The study's authors Sara Konrath, Ed O'Brien, and Linda Hagen at the University of Michigan and Daniel Grühn at North Carolina State University, concluded that "Americans born in the 1950s and '60s -- the middle-aged people in our samples -- were raised during historic social movements, from civil rights to various antiwar countercultures. It may be that today's middle-aged adults report higher empathy than other cohorts because they grew up during periods of important societal changes that emphasized the feelings and perspectives of other groups."
Konrath said "They . . . were more likely to react emotionally to the experiences of others, and they were also more likely to try to understand how things looked from the perspective of others."
Earlier research by O'Brien, Konrath and other colleagues found declines in empathy and higher levels of narcissism among young people today as compared to earlier generations of young adults.
O'Brien and Konrath plan to conduct additional research on empathy and to explore whether people can be trained to show more empathy using new electronic media, for example. "Given the fundamental role of empathy in everyday social life and its relationship to many important social activities such as volunteering and donating to charities, it's important to learn as much as we can about what factors increase and decrease empathic responding," says Konrath.

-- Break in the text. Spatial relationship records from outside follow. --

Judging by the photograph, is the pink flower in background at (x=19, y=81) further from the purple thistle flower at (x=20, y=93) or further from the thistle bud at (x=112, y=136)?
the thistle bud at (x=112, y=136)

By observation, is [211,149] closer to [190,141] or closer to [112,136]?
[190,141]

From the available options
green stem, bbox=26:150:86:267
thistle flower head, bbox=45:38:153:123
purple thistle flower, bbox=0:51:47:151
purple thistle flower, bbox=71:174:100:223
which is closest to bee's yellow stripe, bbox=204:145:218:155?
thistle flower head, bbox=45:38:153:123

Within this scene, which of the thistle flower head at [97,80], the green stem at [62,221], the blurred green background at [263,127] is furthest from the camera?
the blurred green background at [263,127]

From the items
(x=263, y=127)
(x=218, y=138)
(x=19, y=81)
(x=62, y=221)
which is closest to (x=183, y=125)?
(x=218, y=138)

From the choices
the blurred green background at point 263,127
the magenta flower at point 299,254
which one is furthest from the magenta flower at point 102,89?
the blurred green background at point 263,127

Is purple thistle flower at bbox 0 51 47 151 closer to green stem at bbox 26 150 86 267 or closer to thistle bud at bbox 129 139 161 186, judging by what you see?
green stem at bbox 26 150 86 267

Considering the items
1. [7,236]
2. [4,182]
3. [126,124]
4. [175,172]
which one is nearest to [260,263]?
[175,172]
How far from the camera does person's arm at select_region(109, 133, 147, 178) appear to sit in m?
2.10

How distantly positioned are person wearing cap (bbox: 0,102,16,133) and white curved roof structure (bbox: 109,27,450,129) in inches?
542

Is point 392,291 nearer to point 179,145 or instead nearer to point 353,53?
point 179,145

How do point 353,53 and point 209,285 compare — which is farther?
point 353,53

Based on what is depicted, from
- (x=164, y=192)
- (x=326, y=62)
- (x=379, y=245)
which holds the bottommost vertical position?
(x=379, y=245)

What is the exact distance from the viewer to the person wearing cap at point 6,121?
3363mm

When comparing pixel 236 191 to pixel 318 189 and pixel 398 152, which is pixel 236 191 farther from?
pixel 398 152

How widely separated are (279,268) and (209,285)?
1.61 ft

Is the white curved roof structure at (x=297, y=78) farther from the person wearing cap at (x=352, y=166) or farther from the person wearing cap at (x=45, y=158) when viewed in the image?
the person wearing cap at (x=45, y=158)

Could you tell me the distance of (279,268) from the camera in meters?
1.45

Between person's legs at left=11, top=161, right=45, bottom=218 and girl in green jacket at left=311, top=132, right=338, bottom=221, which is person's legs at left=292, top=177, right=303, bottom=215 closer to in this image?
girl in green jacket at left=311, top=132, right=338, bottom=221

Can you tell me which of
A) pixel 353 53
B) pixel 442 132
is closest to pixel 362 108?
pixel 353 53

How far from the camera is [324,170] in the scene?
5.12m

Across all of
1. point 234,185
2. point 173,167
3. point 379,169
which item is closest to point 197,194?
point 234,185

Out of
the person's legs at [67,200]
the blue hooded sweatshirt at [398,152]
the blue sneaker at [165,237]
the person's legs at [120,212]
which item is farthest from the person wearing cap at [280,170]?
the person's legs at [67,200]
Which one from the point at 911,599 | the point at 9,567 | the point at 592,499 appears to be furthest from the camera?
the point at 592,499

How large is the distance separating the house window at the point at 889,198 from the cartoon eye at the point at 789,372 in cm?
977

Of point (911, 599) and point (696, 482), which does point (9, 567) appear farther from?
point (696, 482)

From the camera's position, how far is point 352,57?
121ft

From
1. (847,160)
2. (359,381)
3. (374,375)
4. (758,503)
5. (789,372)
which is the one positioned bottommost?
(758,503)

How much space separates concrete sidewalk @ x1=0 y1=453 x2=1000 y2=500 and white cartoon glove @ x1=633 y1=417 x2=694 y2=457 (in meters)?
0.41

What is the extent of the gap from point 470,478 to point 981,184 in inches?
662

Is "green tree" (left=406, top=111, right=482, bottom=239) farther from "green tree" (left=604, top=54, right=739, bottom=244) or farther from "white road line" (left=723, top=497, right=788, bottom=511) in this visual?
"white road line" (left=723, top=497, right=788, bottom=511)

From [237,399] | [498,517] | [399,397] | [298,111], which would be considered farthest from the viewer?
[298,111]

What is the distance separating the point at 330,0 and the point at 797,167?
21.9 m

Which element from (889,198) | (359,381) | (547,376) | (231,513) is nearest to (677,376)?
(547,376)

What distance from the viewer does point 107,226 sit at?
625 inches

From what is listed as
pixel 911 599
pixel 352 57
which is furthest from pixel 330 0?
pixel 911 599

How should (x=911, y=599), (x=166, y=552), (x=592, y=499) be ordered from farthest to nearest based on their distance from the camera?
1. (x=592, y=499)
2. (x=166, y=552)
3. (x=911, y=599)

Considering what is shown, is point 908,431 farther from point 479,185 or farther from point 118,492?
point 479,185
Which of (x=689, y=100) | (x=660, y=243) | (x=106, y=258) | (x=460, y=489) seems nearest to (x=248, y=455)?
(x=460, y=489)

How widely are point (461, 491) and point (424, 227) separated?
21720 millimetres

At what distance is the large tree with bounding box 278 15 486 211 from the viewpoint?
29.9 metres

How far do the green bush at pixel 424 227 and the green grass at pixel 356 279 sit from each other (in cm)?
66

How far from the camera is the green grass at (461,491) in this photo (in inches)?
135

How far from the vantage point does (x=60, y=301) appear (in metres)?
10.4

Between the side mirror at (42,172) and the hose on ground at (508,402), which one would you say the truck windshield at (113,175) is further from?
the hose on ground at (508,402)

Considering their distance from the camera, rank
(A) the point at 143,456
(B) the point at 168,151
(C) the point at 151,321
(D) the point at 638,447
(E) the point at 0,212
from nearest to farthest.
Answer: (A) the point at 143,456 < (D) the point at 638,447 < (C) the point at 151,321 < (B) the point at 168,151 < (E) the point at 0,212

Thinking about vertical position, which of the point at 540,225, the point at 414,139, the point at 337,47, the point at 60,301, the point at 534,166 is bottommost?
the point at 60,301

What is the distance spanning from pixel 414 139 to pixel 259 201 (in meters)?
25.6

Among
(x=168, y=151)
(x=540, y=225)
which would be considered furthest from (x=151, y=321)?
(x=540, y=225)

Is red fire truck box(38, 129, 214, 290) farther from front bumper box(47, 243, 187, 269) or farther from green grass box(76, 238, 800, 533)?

And how does author Konrath explain the gender differential among midlifers, with women faring better than men on the empathy scale? Well, she says, it likely has more to do with how "men and women are socialized differently to be more caring, even from early childhood." She added that "When empathic responses are examined more physiologically (e.g. heart rate reactivity, blood pressure), men and women respond equally to other people in distress." Good to know; now, honey can you make a casserole for our sick neighbor?